One glistening drop of chocolate lingered at the corner of her mouth. Dev fought the bittersweet temptation to lean across and kiss the chocolate away.
Instead, he forced himself to take a bite of his own, but he might as well have been eating sawdust. It didn’t matter, though. He’d eaten a thousand of Shorty’s donuts. Lacey’s delight was more than enough.
So they talked and drank coffee and ate more donuts than either could count. Shorty popped over and visited between batches, but mostly Dev and Lacey talked about everything under the sun.
Everything, that is, but themselves, perhaps she as eager as he to avoid the minefield of their past, of the differences between them. She kept their breakfast talk superficial, switching topics with the ease of an accomplished hostess…but as time wore on and the first touch of giddiness faded, she inched back into being more Margaret DeMille’s daughter than the woman who’d run across the lawn in high heels. He wished he could figure out how to bring the jailbreak girl back.
Then the first deliveryman showed up, and they could stave off real life no longer. The magic island of the night was vanishing as dawn approached.
In silence, Lacey rose and worked at the ties of her apron, but Dev could see that his hasty knot was about to defeat her. “Here, let me.” He turned her back toward him and tried to maintain his distance. The ball was over…and he was about to turn back into a pumpkin.
His fingers grew clumsy, and it took him far too long. He could tell by her rigid posture that the real world was sinking back into Lacey’s consciousness too fast, the knowledge of what she’d done at last hitting her.
“Just a minute more,” he muttered, and wished they had hours. Finally she was free and he had no excuse to touch her again.
As she lifted the apron over her head, she avoided his gaze. “I’ll take this back to Shorty.”
He could only stand and watch.
Lacey spoke with Shorty for a few moments, then lifted to tiptoe and kissed his cheek. Behind her back, Shorty smiled sadly at Dev.
He saw it, too.
In a reverse kind of Cinderella story, the almost-real girl who’d laughed with them…was turning back into a princess.
On the drive back, Lacey sat still and quiet, and Dev could think of no way to bring back the ease of those few precious hours.
Pulling into her drive, Dev knew he shouldn’t have done it. He had only complicated things more by stealing her away, by discovering that she could be real. That she had a clever humor carefully hidden under all those layers of politeness.
Lacey might not understand it, but far more deadly than her beauty was the giggle that should have belonged to a teenage girl. Something had happened inside his chest each time he heard it.
Damn. He liked her.
That was something he’d missed the first time around. He’d started out using her to get revenge on her father, then fallen too quickly into hormone-drenched teenage lust. Somehow, the desire for revenge had faded as lust had turned to something more tender when he wasn’t looking.

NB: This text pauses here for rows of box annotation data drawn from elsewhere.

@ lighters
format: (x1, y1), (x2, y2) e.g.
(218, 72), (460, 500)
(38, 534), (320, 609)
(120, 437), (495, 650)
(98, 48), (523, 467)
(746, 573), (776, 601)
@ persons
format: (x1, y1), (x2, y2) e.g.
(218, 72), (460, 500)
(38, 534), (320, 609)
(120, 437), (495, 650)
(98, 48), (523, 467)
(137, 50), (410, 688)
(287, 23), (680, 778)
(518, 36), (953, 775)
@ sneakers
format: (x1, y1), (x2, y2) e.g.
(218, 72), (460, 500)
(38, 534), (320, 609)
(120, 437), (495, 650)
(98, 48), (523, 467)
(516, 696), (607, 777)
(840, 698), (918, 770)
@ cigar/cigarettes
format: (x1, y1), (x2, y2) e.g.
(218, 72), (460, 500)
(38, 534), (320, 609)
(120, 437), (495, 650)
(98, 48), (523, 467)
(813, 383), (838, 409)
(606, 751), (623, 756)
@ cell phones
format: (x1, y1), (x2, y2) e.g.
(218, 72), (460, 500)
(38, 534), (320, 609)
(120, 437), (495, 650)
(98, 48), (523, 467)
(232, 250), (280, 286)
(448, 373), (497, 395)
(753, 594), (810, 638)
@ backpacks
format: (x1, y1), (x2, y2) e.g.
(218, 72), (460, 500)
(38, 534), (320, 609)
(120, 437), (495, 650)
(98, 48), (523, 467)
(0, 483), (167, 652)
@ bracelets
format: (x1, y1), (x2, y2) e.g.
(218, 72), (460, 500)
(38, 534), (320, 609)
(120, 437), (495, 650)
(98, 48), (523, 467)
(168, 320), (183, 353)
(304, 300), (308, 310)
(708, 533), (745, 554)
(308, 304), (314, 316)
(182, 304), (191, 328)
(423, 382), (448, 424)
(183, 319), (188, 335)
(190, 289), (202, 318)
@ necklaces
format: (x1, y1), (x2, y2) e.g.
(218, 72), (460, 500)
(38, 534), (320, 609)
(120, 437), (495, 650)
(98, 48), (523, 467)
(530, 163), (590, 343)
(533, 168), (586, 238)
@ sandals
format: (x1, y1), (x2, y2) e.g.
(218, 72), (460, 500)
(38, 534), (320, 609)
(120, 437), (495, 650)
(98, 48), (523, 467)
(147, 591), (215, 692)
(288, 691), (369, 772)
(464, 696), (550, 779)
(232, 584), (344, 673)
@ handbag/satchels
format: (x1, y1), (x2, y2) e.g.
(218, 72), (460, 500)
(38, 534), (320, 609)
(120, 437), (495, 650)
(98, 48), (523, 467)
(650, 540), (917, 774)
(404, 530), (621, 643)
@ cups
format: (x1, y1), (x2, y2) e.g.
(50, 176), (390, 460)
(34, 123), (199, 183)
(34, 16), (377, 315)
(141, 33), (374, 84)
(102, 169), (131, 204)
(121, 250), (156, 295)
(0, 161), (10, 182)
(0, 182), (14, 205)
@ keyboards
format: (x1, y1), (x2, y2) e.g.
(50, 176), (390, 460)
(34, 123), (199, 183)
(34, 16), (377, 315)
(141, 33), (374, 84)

He’d never taken the time to find out if they could be friends before his revenge had reversed its blade and skewered him. Now, of course, friends were all they could be—at least, until he found the right way to break the news without breaking her heart.
He was more certain than ever that she didn’t know the secret that could explode her whole world. Being a DeMille was something so intertwined with who she was that she never lost sight of it.
But he had to hand it to her. Even when faced with something like Shorty’s place, she hadn’t turned a hair, had been gracious and warm to Shorty himself. She continued to surprise him.
Yet now she seemed to be absorbing the impact of what she’d done. What she’d thrown away. As he stopped the car, the transformation was complete.
And he hated it.
“Well…” Lacey turned to him, extending one elegant hand. “Thank you for breakfast.”
He resisted the urge to growl and ignored her hand. “Sure thing. Anytime you want to go slumming, Princess, just give me a call. I know all the dives.”
Hurt skipped across her features. She turned away quickly, grasping the door handle. “I’d better go inside.”
The more composed she became, the more Dev fumed. He wished he could cancel this damn job, but he didn’t trust anyone else to do it. Dev wanted to turn back the clock, get back the woman who’d made a jailbreak, who’d turned donuts with glee.
He shouldn’t want that. This was business, and damned complicated business at that. He was here to deliver a message, that was all. There was probably no painless way to deliver it, so maybe he should quit trying.
Or maybe he would just let Maddie and Boone show up on her doorstep, after all. Turn this over to them and walk away.